WHAT’S HE GOT TO DO WITH IT?
Your knowledge of your own readiness can be influenced by your assumption about what your partner’s readiness to take the next step is. For example, if you’re preoccupied with whether or not your boyfriend thinks it’s too soon to move in or not, this makes it less likely that you are able to acknowledge to yourself what your needs and wants are. People have a tendency to dismiss their own desires when they feel like there would be vulnerability in expressing then. If there’s real concern about being the first one to bring up a next step, think about why that is. Is it because that is what you believe your partner is the only one who has the right to steer the relationship in a certain direction? Or because you label yourself as either too needy or too uncomfortable with commitment? Allowing things to “unfold naturally” does not need to mean that you need to wait for the other person to make the decisions about the relationship. Communicating one’s perspective is a mature and healthy way of relating.
DIFFERENT TIMELINES
So, what if after you express your needs you’re on a completely different timeline than your partner? He assumes that moving in after a year is normal and you’re a little more cautious and want to wait two years. Does it mean that your relationship is destined to fail because of timing? Not necessarily. If both partners can openly discuss the meaning behind the their partner’s time line (after all, everyone comes up with their own one based on past relationships, values, and the models of relationships they’ve had in their lives), and not get freaked out by what they think that means, having differences doesn’t have to determine if the relationship sinks or swims. The first step though is getting real with yourself and looking at why you would not be open to discussing the next step when you feel it’s time to take it. Is it because you fear that it will push the other person away? If so, isn’t that something you would want to know? That your relationship is so fragile that a little communication will determine its failure?
JUST MAKE ANOTHER DECISION!
Usually when making decisions, there’s not complete certainty that it is the “right” decision. It’s normal to have some hesitation with any big decision. Ideally, you can be open with your partner about concerns and hesitations.
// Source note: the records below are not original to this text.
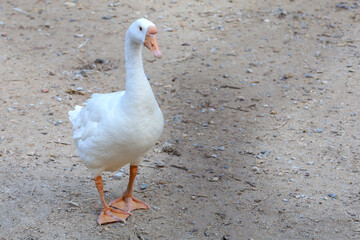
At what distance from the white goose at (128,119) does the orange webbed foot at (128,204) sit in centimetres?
50

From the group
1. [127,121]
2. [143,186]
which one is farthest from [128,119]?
[143,186]

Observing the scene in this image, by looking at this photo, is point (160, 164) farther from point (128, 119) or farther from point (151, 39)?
point (151, 39)

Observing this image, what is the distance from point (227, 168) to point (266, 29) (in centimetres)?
361

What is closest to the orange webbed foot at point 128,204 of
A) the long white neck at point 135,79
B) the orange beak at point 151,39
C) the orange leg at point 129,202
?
the orange leg at point 129,202

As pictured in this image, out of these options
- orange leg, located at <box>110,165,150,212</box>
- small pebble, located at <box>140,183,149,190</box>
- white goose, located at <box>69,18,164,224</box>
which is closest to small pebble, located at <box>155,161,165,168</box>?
small pebble, located at <box>140,183,149,190</box>

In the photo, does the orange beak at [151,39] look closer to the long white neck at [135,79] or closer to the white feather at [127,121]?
the white feather at [127,121]

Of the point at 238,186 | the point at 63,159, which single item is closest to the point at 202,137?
the point at 238,186

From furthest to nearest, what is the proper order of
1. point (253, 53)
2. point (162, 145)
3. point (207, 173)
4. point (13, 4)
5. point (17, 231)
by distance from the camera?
point (13, 4)
point (253, 53)
point (162, 145)
point (207, 173)
point (17, 231)

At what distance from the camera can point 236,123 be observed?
588 centimetres

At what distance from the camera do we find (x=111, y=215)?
4336 millimetres

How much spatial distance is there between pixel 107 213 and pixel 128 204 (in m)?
0.25

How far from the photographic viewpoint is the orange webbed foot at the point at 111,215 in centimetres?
430

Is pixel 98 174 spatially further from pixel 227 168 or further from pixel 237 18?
pixel 237 18

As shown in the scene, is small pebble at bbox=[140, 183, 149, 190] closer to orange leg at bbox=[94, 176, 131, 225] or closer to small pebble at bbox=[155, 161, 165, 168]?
small pebble at bbox=[155, 161, 165, 168]
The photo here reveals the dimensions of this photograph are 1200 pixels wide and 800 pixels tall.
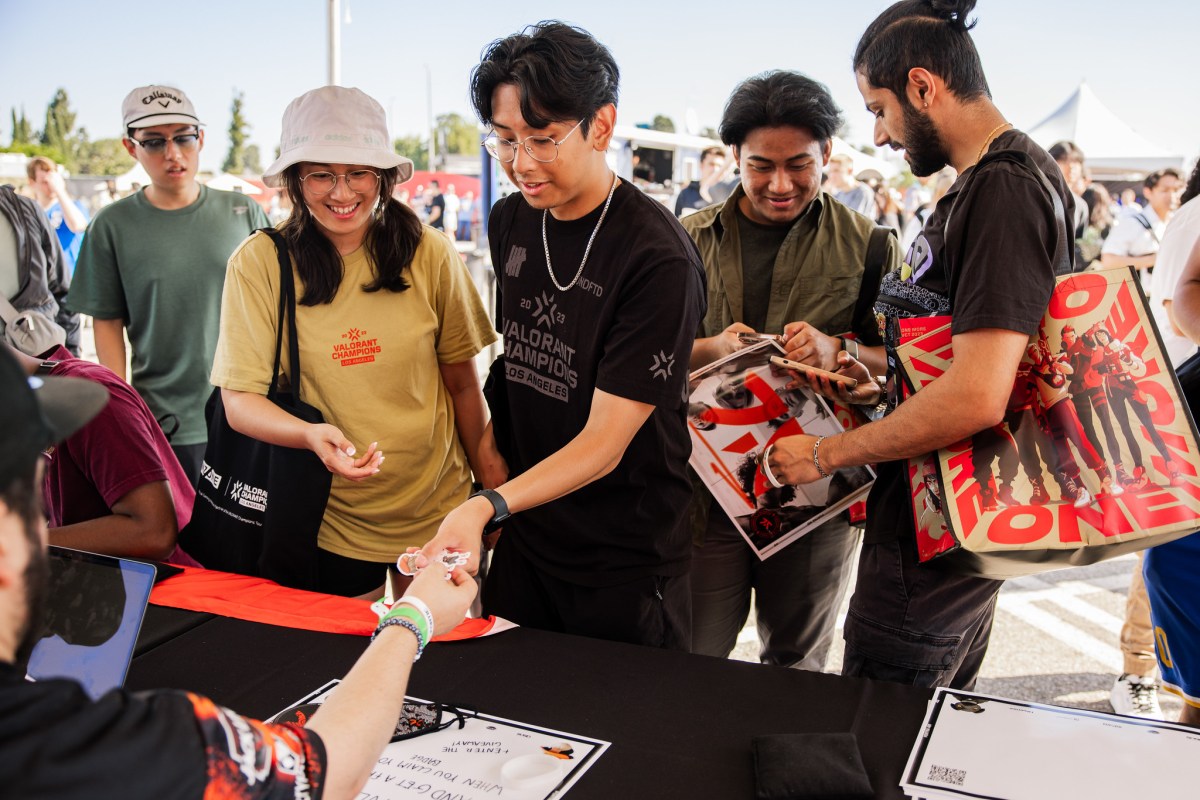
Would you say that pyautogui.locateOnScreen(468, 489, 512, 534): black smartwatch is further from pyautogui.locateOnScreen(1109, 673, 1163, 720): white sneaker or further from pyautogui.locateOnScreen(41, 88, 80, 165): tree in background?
pyautogui.locateOnScreen(41, 88, 80, 165): tree in background

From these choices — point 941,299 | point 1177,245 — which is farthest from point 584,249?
point 1177,245

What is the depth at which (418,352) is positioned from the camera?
1948 millimetres

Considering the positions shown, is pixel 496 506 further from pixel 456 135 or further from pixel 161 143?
pixel 456 135

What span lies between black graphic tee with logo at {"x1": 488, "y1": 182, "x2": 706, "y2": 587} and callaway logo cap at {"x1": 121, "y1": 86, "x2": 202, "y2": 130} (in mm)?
1705

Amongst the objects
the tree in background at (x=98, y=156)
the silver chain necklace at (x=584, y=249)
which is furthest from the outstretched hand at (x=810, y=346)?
the tree in background at (x=98, y=156)

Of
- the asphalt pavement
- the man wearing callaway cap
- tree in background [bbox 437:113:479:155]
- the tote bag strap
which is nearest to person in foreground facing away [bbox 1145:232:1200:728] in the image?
the asphalt pavement

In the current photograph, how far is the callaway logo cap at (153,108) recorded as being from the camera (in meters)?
2.86

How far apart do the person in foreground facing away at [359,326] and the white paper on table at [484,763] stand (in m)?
0.72

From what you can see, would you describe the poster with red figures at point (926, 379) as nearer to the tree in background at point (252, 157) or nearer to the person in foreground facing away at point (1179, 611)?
the person in foreground facing away at point (1179, 611)

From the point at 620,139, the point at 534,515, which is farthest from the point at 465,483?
the point at 620,139

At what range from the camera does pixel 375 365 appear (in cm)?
191

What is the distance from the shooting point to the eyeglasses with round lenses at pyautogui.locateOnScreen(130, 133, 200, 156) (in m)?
2.88

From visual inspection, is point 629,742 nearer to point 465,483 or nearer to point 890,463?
point 890,463

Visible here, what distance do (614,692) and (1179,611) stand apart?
116 cm
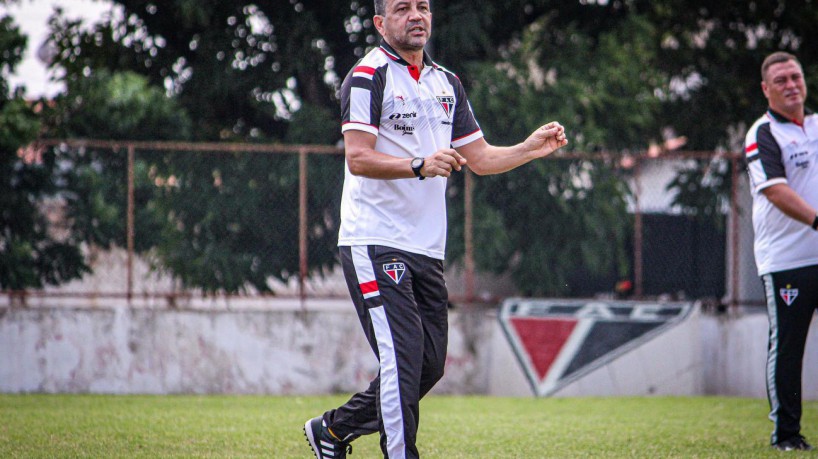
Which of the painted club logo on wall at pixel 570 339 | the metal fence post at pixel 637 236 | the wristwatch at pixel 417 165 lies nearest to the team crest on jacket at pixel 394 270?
the wristwatch at pixel 417 165

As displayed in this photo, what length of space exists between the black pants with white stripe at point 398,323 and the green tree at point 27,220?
6.07 m

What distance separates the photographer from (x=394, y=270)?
13.7 ft

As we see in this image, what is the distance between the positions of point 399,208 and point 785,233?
2.71 metres

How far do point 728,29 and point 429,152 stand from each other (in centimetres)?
1053

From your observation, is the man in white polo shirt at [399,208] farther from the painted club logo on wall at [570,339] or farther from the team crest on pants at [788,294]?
the painted club logo on wall at [570,339]

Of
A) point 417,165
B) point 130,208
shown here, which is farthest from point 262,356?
point 417,165

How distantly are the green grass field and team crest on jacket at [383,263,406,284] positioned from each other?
165 centimetres

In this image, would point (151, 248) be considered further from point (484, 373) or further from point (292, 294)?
point (484, 373)

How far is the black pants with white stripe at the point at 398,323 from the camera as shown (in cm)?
414

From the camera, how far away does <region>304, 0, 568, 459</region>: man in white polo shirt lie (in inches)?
163

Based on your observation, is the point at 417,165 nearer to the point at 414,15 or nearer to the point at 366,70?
the point at 366,70

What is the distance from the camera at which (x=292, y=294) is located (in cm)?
1029

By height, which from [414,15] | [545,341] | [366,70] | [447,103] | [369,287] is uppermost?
[414,15]

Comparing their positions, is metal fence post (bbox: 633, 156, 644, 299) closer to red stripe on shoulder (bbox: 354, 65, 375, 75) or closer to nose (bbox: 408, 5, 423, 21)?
nose (bbox: 408, 5, 423, 21)
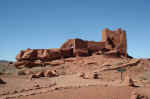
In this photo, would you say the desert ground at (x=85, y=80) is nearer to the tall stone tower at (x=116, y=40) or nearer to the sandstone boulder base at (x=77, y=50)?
the sandstone boulder base at (x=77, y=50)

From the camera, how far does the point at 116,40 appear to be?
2802cm

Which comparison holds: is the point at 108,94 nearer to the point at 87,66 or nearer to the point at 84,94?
the point at 84,94

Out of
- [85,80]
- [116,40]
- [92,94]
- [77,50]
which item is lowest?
[92,94]

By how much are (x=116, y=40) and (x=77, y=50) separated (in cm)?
823

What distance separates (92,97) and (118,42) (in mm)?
22283

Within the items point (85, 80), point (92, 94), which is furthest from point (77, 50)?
point (92, 94)

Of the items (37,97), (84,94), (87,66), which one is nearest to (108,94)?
(84,94)

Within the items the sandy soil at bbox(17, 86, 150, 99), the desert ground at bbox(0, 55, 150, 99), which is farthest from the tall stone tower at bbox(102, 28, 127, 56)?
the sandy soil at bbox(17, 86, 150, 99)

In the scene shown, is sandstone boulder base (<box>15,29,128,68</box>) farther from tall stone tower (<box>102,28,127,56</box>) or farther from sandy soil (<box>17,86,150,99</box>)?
sandy soil (<box>17,86,150,99</box>)

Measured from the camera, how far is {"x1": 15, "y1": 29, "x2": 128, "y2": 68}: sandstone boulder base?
24.6 meters

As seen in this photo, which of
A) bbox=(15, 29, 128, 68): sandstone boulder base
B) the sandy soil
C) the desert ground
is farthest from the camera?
bbox=(15, 29, 128, 68): sandstone boulder base

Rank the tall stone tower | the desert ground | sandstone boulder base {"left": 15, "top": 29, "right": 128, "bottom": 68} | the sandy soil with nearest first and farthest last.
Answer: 1. the sandy soil
2. the desert ground
3. sandstone boulder base {"left": 15, "top": 29, "right": 128, "bottom": 68}
4. the tall stone tower

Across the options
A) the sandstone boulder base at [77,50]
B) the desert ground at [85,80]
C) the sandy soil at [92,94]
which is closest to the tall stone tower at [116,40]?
the sandstone boulder base at [77,50]

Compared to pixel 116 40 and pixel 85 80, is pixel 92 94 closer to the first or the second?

Chances are they have had some of them as well. That doesn’t necessarily mean anything of concern. Hold in your mind that there are not perfect decisions, and there are risks involved with every decision. Also, know that if make a decision and it doesn’t work out, you can make another decision. You have to make choices based on the information you have. You can’t predict the future but you can honor where you’re at by listening to your wants and needs and expressing them.